# Goat Play structures



## LuvmyGoaties (Mar 9, 2010)

Please post pictures of your goat play structures. We are about to build our new (hopefully) predator proof goat pen and want to eventually build a play structure for them in it. I'd like to see pictures to get some ideas.

Jen


----------



## KW Farms (Jun 21, 2008)

Have you looked at Double Durango Farm's website? They make some incredible goat structures! I think it's www.doubledurangofarm.com


----------



## Dani-1995 (Mar 11, 2011)

KW Farms, those are some awesome structures! Thanks for sharing the link =) 

I have two big rail road ties one propped up at both ends with cinder blocks and the other propped up on that one in the middle and the other end on the ground, so its like a ramp. I'll try to get a pic of it for you.
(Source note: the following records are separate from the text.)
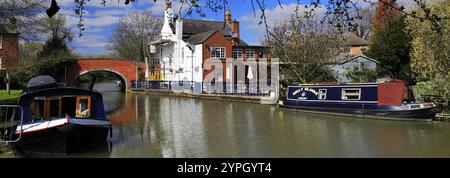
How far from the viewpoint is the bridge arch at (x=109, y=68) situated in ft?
151

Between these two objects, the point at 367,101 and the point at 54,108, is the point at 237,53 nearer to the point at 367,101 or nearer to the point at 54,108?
the point at 367,101

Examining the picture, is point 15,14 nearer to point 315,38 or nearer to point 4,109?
point 4,109

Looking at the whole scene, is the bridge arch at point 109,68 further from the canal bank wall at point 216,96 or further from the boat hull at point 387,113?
the boat hull at point 387,113

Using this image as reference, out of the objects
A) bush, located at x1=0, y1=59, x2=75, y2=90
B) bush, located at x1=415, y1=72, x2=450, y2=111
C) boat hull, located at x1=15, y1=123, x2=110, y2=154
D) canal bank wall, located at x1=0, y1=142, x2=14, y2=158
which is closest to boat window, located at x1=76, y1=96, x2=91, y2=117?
boat hull, located at x1=15, y1=123, x2=110, y2=154

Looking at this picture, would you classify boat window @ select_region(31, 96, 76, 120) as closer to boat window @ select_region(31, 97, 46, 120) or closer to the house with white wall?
boat window @ select_region(31, 97, 46, 120)

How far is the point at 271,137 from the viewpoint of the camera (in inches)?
604

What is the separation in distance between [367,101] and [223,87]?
16.1 meters

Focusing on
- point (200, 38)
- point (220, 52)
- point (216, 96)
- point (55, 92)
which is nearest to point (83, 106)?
point (55, 92)

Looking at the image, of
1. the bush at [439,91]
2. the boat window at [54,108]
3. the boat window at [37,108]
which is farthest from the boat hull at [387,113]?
the boat window at [37,108]

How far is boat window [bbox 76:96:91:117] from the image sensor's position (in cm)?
1373

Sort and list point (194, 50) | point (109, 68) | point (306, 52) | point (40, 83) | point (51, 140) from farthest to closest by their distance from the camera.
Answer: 1. point (109, 68)
2. point (194, 50)
3. point (306, 52)
4. point (40, 83)
5. point (51, 140)

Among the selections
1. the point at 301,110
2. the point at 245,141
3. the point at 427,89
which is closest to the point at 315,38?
the point at 301,110

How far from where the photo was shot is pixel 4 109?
1587cm

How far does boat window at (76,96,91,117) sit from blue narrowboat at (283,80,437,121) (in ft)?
41.7
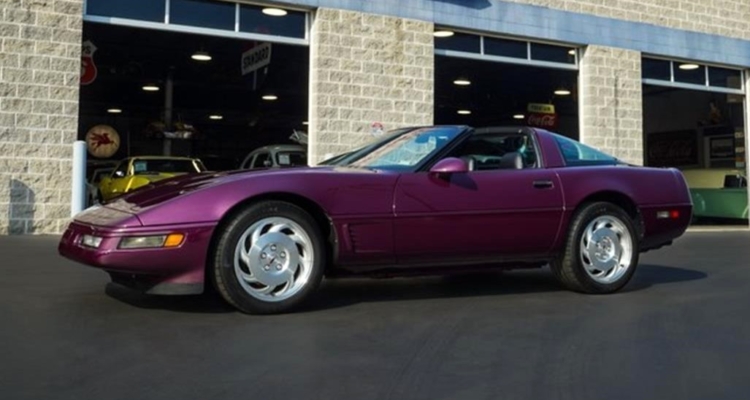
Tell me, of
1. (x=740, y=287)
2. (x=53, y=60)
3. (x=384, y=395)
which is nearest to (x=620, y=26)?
(x=740, y=287)

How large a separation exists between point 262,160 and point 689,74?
9908 mm

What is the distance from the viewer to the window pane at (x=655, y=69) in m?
15.9

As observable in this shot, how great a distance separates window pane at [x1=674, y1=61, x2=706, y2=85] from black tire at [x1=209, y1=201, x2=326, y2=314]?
14.0m

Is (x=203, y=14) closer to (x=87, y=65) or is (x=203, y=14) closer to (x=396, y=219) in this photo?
(x=87, y=65)

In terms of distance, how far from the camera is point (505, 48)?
13945 mm

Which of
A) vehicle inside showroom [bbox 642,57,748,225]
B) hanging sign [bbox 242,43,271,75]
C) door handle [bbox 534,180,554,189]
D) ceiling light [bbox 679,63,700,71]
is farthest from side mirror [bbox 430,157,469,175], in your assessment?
vehicle inside showroom [bbox 642,57,748,225]

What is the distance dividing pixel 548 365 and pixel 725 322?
72.6 inches

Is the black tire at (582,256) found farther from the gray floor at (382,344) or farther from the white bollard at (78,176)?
the white bollard at (78,176)

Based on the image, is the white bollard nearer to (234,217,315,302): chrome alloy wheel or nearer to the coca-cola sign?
(234,217,315,302): chrome alloy wheel

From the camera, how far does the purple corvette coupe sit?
4285mm

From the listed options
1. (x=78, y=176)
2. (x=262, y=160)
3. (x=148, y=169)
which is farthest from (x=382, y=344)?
(x=148, y=169)

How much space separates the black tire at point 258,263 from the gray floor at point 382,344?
0.11 metres

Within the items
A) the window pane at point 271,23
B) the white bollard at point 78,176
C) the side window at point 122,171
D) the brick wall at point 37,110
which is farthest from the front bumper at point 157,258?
the side window at point 122,171

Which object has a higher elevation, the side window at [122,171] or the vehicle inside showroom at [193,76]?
the vehicle inside showroom at [193,76]
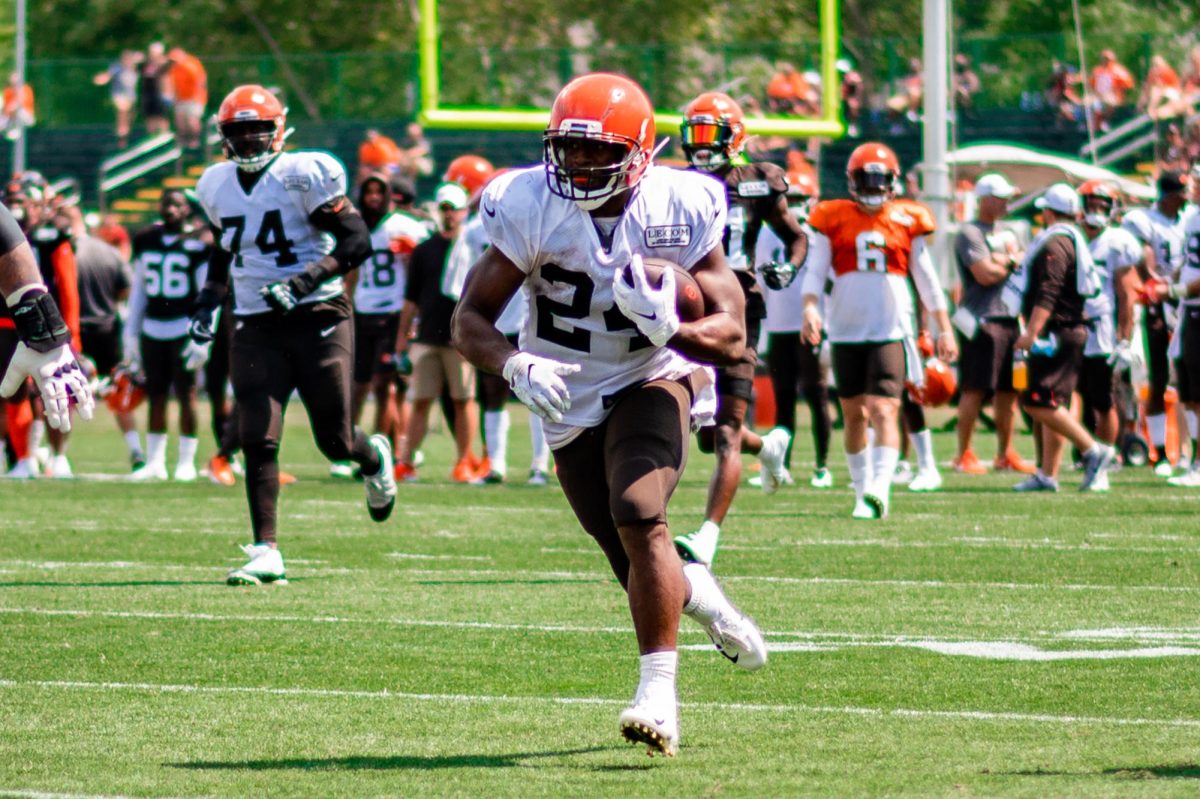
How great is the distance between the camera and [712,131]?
369 inches

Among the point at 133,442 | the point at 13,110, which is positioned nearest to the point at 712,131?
the point at 133,442

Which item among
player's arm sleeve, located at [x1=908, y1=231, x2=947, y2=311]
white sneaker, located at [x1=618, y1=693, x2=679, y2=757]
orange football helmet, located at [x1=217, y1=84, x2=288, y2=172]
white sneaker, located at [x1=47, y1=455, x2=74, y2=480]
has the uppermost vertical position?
orange football helmet, located at [x1=217, y1=84, x2=288, y2=172]

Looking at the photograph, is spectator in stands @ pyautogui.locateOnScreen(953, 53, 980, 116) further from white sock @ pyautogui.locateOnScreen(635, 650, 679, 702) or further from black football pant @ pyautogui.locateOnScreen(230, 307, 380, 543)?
white sock @ pyautogui.locateOnScreen(635, 650, 679, 702)

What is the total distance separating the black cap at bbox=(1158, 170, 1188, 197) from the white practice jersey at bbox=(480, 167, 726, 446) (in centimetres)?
979

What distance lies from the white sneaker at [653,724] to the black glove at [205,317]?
185 inches

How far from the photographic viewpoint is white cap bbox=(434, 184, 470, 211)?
570 inches

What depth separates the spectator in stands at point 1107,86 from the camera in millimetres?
25875

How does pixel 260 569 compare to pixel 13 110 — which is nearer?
pixel 260 569

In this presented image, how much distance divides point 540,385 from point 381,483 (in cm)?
466

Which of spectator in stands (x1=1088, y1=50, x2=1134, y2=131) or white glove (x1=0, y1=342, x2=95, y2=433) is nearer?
white glove (x1=0, y1=342, x2=95, y2=433)

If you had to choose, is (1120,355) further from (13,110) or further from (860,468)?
(13,110)

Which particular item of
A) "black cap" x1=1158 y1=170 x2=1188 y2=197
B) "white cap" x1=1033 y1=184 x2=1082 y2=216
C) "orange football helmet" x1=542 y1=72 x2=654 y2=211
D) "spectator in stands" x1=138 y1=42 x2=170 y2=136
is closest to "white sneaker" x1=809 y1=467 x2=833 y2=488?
"white cap" x1=1033 y1=184 x2=1082 y2=216

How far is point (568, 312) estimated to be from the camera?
18.3ft

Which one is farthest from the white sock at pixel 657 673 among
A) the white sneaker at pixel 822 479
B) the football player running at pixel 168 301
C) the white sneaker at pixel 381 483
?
the football player running at pixel 168 301
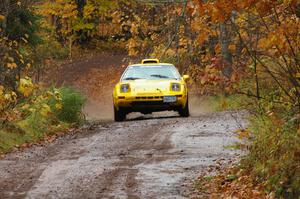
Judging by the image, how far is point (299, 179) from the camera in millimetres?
7809

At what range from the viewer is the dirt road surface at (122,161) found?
30.7ft

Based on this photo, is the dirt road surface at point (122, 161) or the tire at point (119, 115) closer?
the dirt road surface at point (122, 161)

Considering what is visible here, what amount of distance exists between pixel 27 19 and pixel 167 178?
13.9m

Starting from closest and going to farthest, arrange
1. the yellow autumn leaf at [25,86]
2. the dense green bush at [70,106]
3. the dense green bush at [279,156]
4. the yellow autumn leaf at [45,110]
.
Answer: the dense green bush at [279,156] → the yellow autumn leaf at [25,86] → the yellow autumn leaf at [45,110] → the dense green bush at [70,106]

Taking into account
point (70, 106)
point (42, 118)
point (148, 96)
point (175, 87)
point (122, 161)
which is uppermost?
point (175, 87)

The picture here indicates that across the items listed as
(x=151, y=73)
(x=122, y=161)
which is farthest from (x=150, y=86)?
(x=122, y=161)

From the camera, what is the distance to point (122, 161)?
11.7 meters

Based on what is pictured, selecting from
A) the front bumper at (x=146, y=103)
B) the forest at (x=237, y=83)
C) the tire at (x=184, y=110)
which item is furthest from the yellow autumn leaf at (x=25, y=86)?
the tire at (x=184, y=110)

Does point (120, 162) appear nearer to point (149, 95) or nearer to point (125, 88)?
point (149, 95)

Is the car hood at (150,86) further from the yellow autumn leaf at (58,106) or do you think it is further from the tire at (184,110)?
the yellow autumn leaf at (58,106)

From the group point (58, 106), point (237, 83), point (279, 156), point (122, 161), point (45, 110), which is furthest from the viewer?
point (58, 106)

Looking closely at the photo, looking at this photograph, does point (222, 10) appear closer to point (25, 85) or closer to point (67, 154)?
point (67, 154)

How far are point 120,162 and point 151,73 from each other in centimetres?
903

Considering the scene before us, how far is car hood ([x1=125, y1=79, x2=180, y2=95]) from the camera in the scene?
19.4 meters
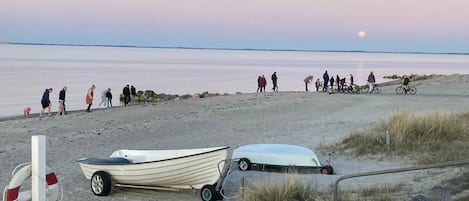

Its nothing grand but they love it!


----------



## GotmygoatMTJ (Apr 25, 2009)

I  Double Durango Farm's structures!
And their goats


----------



## FunnyRiverFarm (Sep 13, 2008)

Yeah, those are cool! I don't have anything nearly that fancy but the goats are happy. I have some giant wooden spools from the electric co with a long board connecting them so the goats have a "balance beam". I also have a wooden coffee table and one of those plastic toddler play structures with a slide that I got for free during unlimited pick-up in a nearby town.


----------



## Steve (Mar 12, 2011)

Old tractor tires make good play things,the babies like to run around them knocking each other off,they also serve as a cozy place to bed down and feel secure.
That site is saying they use pressure treated wood,i would not use any pressure treated wood unless it was on the ground,goats like to chew on everything and that stuff cant be good for anything.


----------